* _Passage to read_

The development of financial vulnerability models has a long history, dating back to the seminal works of Altman (1968) and Beaver (1966). Traditional bankruptcy prediction models predominantly employed statistical techniques such as discriminant analysis, multivariate linear logistic regression, and probit modeling (Altman, 1968; Beaver, 1966; Brédart, 2014; Drehmann & Juselius, 2014; Hillegeist et al., 2004; Lennox, 1999; Ohlson, 1980; Martin, 1977). Altman’s Z-score model, for instance, became widely used for assessing the likelihood of corporate bankruptcy based on financial ratios such as working capital, retained earnings, and EBIT (Altman, 1968, 1984, 1993; Altman et al., 1994). While these models provided valuable predictive insights, their reliance on linear assumptions limited their flexibility and accuracy (Varian, 2014; Einav & Levin, 2014).

With advances in computing, machine learning techniques have been increasingly applied to bankruptcy prediction. Decision trees, random forests, and deep learning models have demonstrated improved classification performance. A decision tree (Breiman et al., 1984) is a widely used machine learning approach for predicting and analyzing companies’ financial vulnerabilities and bankruptcy risk (Kim et al., 2008; Messier & Hansen, 1988; Shirata, 2003). For example, Shirata (2003) used decision trees to develop a linear bankruptcy model based on financial ratios, while Kim et al. (2008) compared decision trees and neural networks with conventional statistical models. Tanaka et al. (2019) extended the decision tree modeling approach by constructing random forest models, an ensemble of trees, to predict financial vulnerability. More recent studies have employed deep learning techniques, such as convolutional neural networks (CNN) (Hosaka, 2019; Jabeur & Serret, 2023) and recurrent neural networks (LSTM and GRU) (Vochozka et al., 2020; Thor & Postek, 2024), to enhance predictive accuracy. Despite their success, these models face limitations, including complexity, lack of interpretability, and high computational demands.

* _Apply what you read_
1. In the passage on bankruptcy prediction models, what limitations do the machine learning models face despite their success?
2. Pick out every line of the entries that contains the word "fall", where case matters.
The passage on bankruptcy prediction models and the entries are unrelated material.

* _Record excerpts_
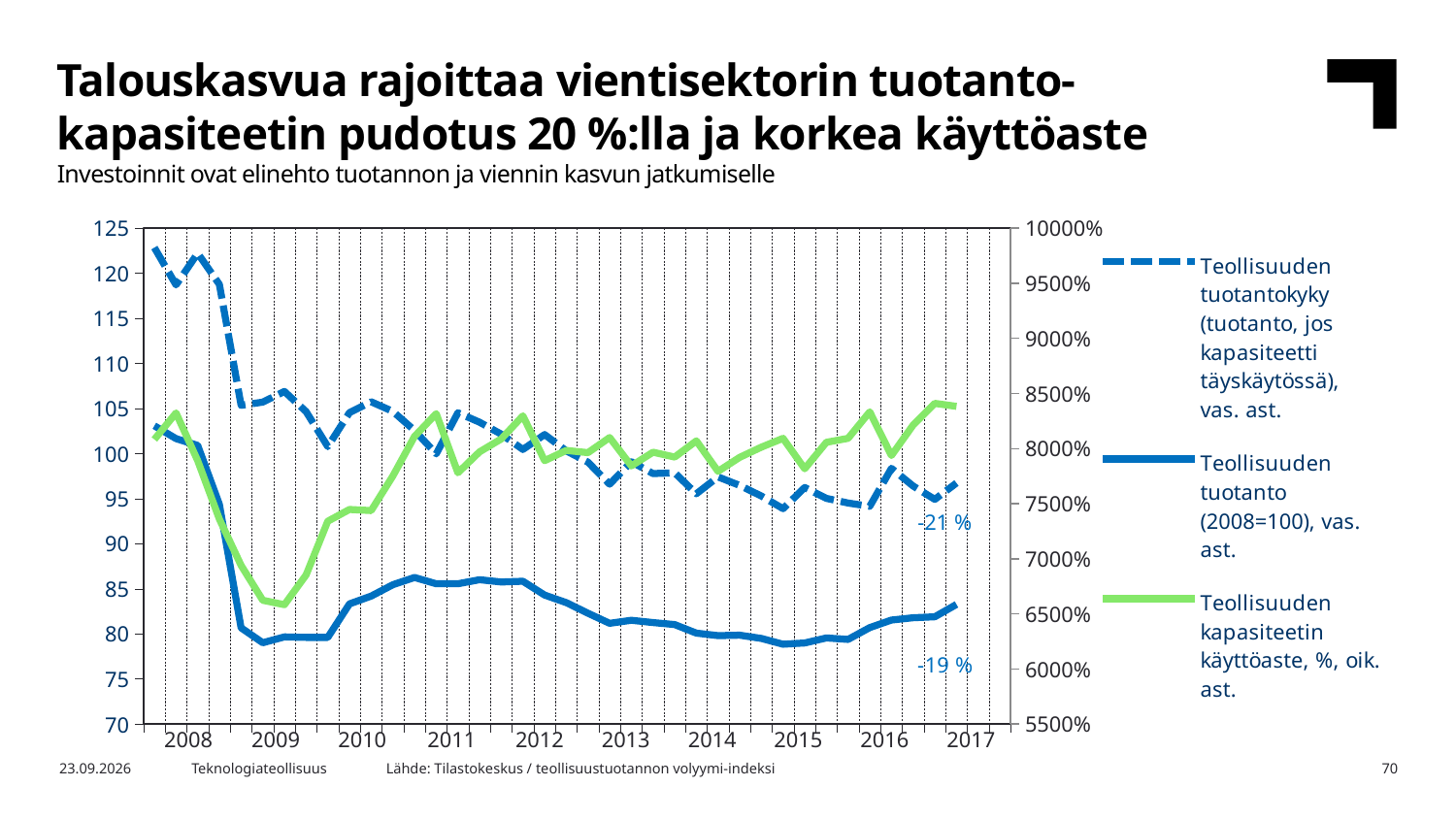
In 2017, which is higher: Teollisuuden tuotantokyky or Teollisuuden tuotanto (2008=100)? Teollisuuden tuotantokyky Is the value of Teollisuuden tuotantokyky at the end of the series in 2017 greater or less than 90? greater Which year is the first labelled on the x axis? 2008 Is the value of Teollisuuden tuotanto (2008=100) at the end of the series in 2017 greater or less than 90? less Does Teollisuuden tuotantokyky rise or fall overall from 2008 to 2017? fall What kind of chart is shown on the slide? Line chart Is the value of Teollisuuden tuotantokyky at the start of 2008 greater or less than 120? greater Does Teollisuuden tuotanto (2008=100) rise or fall between 2008 and 2009? fall How many years are labelled on the x axis? 10 How many series does the legend list? 3 What percentage change annotation is printed near the end of the Teollisuuden tuotanto (2008=100) line? -19 %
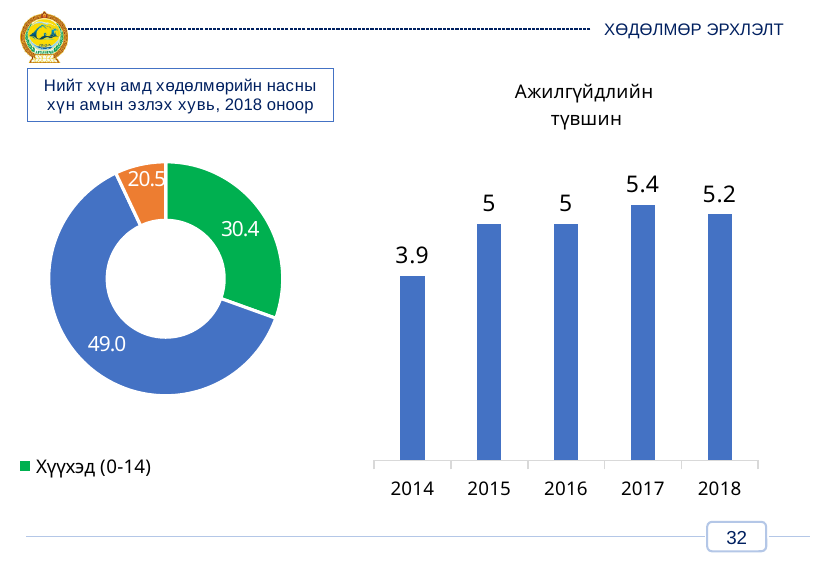
In the bar chart titled "Ажилгүйдлийн түвшин", which year has the lowest value? 2014 In the bar chart titled "Ажилгүйдлийн түвшин", what is the value for 2018? 5.2 In the bar chart titled "Ажилгүйдлийн түвшин", which year has the highest value? 2017 In the doughnut chart on the left of the slide, what is the value of the largest slice? 49.0 What kind of chart is the chart on the right of the slide, titled "Ажилгүйдлийн түвшин"? bar chart In the doughnut chart on the left of the slide, what is the value of the green slice labelled "Хүүхэд (0-14)"? 30.4 In the bar chart titled "Ажилгүйдлийн түвшин", what is the value for 2014? 3.9 In the bar chart titled "Ажилгүйдлийн түвшин", what is the difference between the values for 2017 and 2014? 1.5 What kind of chart is the chart on the left of the slide? doughnut chart In the bar chart titled "Ажилгүйдлийн түвшин", which is larger, the value for 2015 or the value for 2018? 2018 How many years are shown in the bar chart titled "Ажилгүйдлийн түвшин"? 5 In the bar chart titled "Ажилгүйдлийн түвшин", what is the value for 2017? 5.4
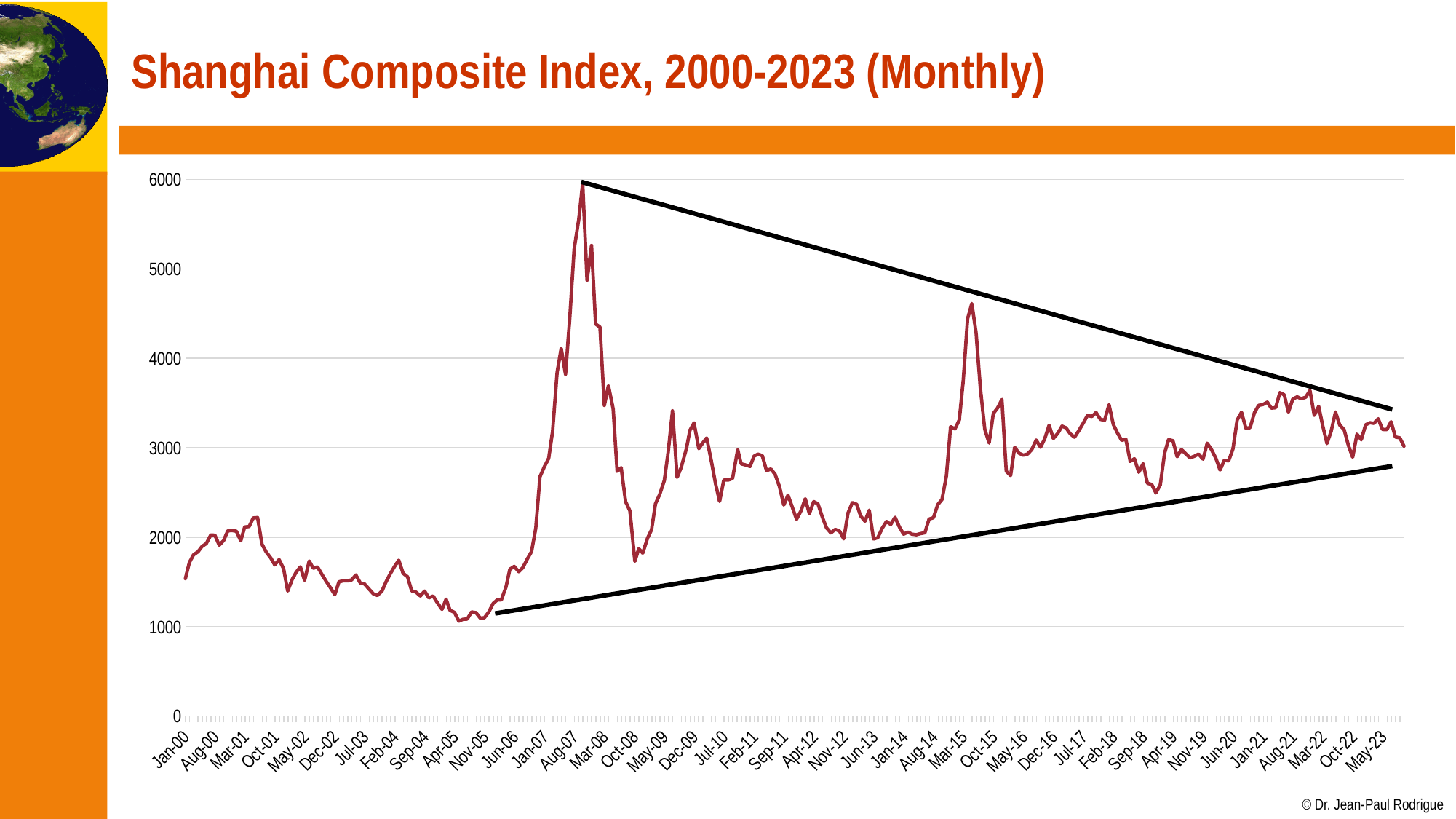
What is the title of the chart? Shanghai Composite Index, 2000-2023 (Monthly) Is the peak value reached in 2007 greater or less than 5000? greater Is the value for Jan-00 greater or less than 2000? less Is the value for Jan-21 greater or less than 3000? greater Does the index rise or fall overall between Jan-00 and Apr-05? fall In which year does the Shanghai Composite Index reach its highest value on the chart? 2007 What kind of chart is shown on the slide? line chart Which is larger, the peak value in 2007 or the peak value in 2015? the peak in 2007 What is the highest value shown on the vertical axis? 6000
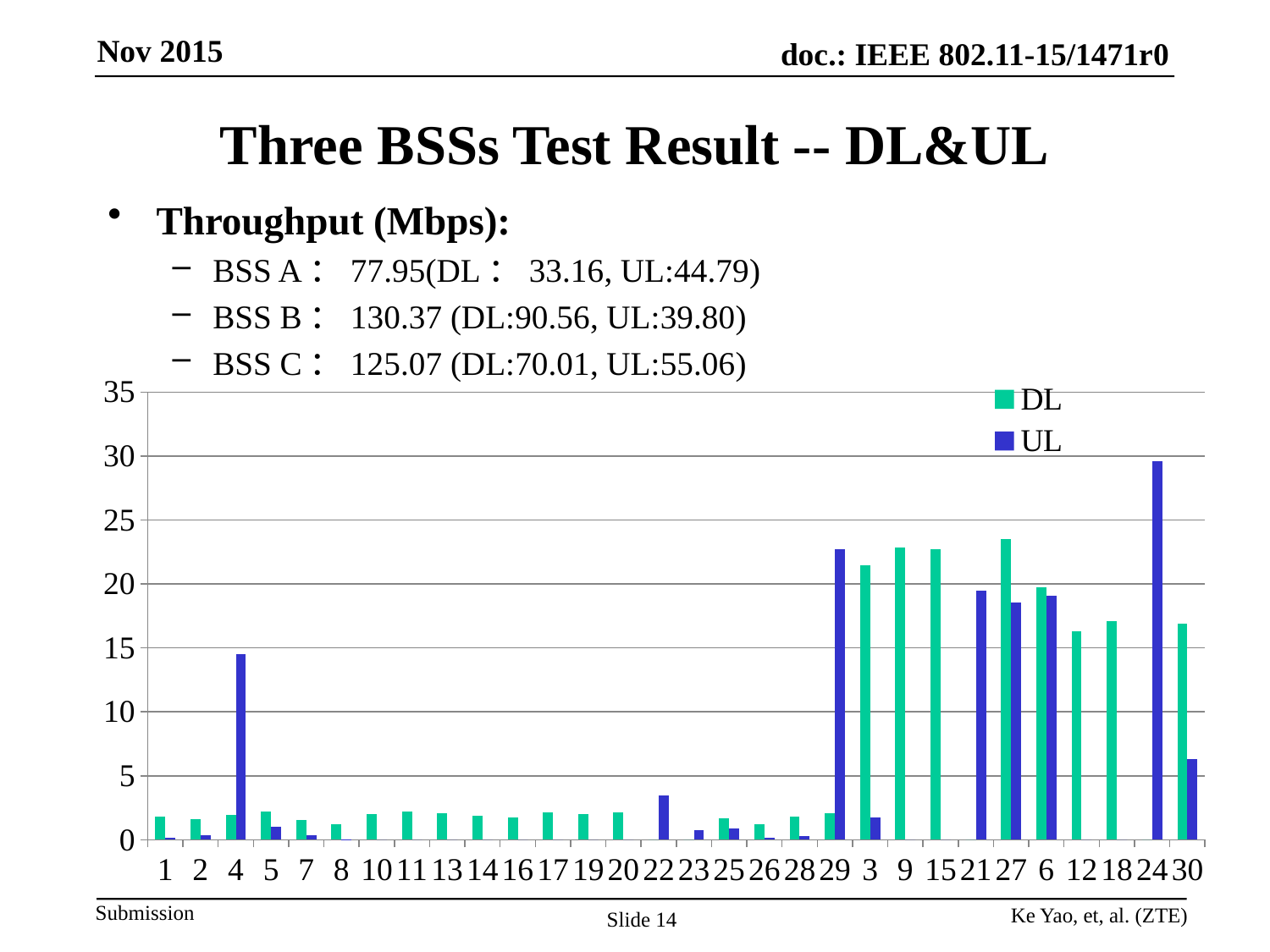
For category 4, which is larger, the DL value or the UL value? UL Which category has the highest UL value? 24 Is the UL value for category 24 greater or less than 25? greater For category 30, which is larger, the DL value or the UL value? DL Which colour represents the UL series in the chart? blue What kind of chart is shown on the slide? bar chart Is the DL value for category 3 greater or less than 20? greater How many series does the chart legend list? 2 Is the UL value for category 22 greater or less than 5? less How many categories are shown along the x axis of the chart? 30 What are the two series named in the chart legend? DL and UL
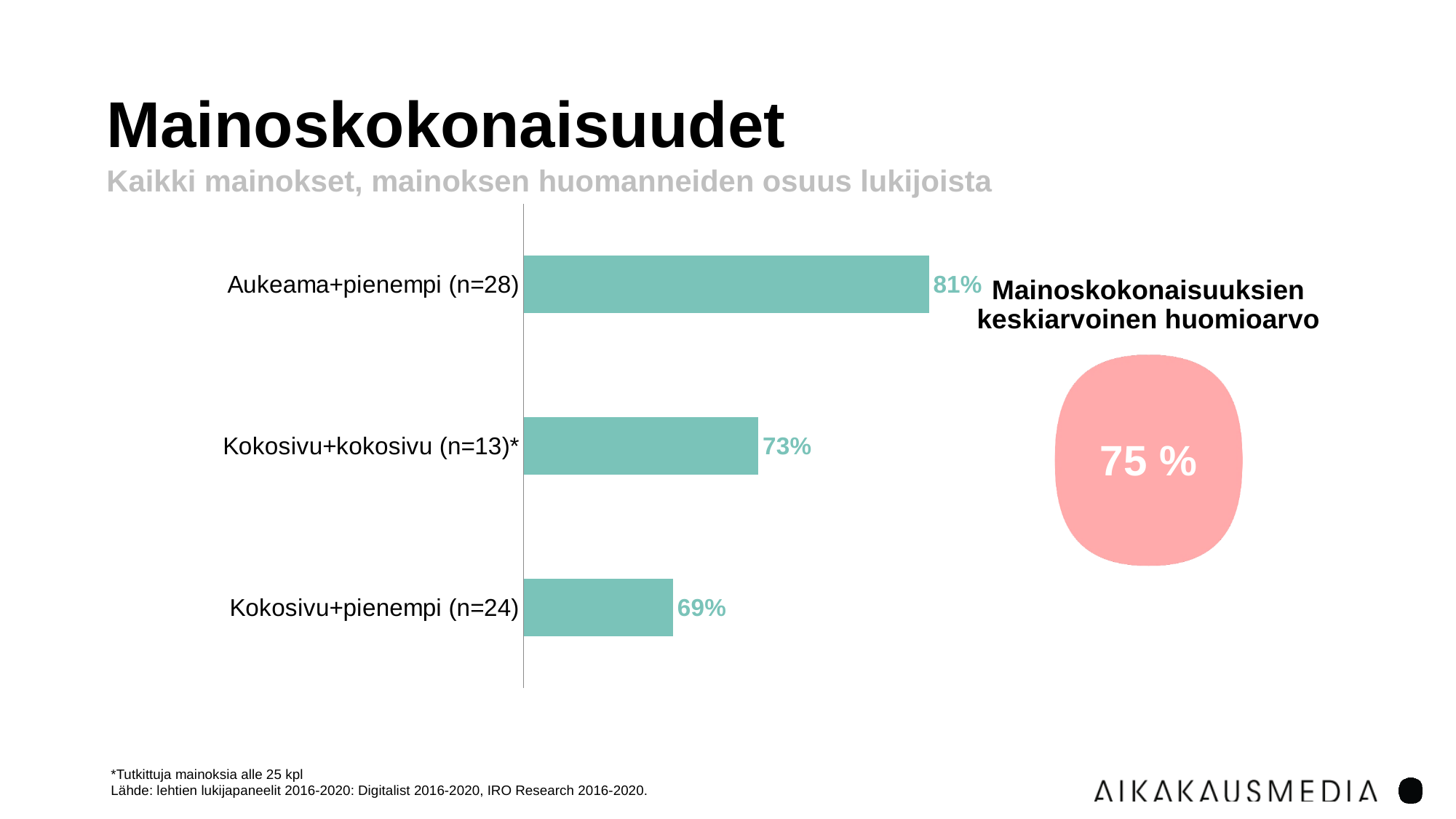
What is the value for Aukeama+pienempi (n=28)? 81% What is the difference between the values for Kokosivu+kokosivu (n=13)* and Kokosivu+pienempi (n=24)? 4% What is the subtitle of the chart? Kaikki mainokset, mainoksen huomanneiden osuus lukijoista Which category has the highest value? Aukeama+pienempi (n=28) What is the value for Kokosivu+pienempi (n=24)? 69% What kind of chart is shown on the slide? Bar chart Which category has the lowest value? Kokosivu+pienempi (n=24) What is the difference between the values for Aukeama+pienempi (n=28) and Kokosivu+pienempi (n=24)? 12% Which is larger, the value for Kokosivu+kokosivu (n=13)* or the value for Kokosivu+pienempi (n=24)? Kokosivu+kokosivu (n=13)* How many categories are shown in the bar chart? 3 What is the average attention value (keskiarvoinen huomioarvo) shown in the circle on the slide? 75 % What is the value for Kokosivu+kokosivu (n=13)*? 73%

* _Responses_
1. They face complexity, lack of interpretability, and high computational demands.

2.
In 2017, which is higher: Teollisuuden tuotantokyky or Teollisuuden tuotanto (2008=100)? Teollisuuden tuotantokyky Is the value of Teollisuuden tuotantokyky at the end of the series in 2017 greater or less than 90? greater Which year is the first labelled on the x axis? 2008 Is the value of Teollisuuden tuotanto (2008=100) at the end of the series in 2017 greater or less than 90? less Does Teollisuuden tuotantokyky rise or fall overall from 2008 to 2017? fall What kind of chart is shown on the slide? Line chart Is the value of Teollisuuden tuotantokyky at the start of 2008 greater or less than 120? greater Does Teollisuuden tuotanto (2008=100) rise or fall between 2008 and 2009? fall How many years are labelled on the x axis? 10 How many series does the legend list? 3 What percentage change annotation is printed near the end of the Teollisuuden tuotanto (2008=100) line? -19 %
What is the title of the chart? Shanghai Composite Index, 2000-2023 (Monthly) Is the peak value reached in 2007 greater or less than 5000? greater Is the value for Jan-00 greater or less than 2000? less Is the value for Jan-21 greater or less than 3000? greater Does the index rise or fall overall between Jan-00 and Apr-05? fall In which year does the Shanghai Composite Index reach its highest value on the chart? 2007 What kind of chart is shown on the slide? line chart Which is larger, the peak value in 2007 or the peak value in 2015? the peak in 2007 What is the highest value shown on the vertical axis? 6000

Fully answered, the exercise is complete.